(Records for processing)
============

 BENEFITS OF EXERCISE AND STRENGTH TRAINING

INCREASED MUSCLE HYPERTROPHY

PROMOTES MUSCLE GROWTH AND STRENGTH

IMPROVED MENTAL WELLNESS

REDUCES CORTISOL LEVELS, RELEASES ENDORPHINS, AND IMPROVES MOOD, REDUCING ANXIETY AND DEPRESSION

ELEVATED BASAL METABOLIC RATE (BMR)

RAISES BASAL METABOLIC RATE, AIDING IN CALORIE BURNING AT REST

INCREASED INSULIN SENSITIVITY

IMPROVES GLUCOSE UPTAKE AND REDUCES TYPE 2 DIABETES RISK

============

(Prompt)
Whenever a line of the data above includes the word "INCREASED", copy that line.

(Completed exercise)
INCREASED MUSCLE HYPERTROPHY
INCREASED INSULIN SENSITIVITY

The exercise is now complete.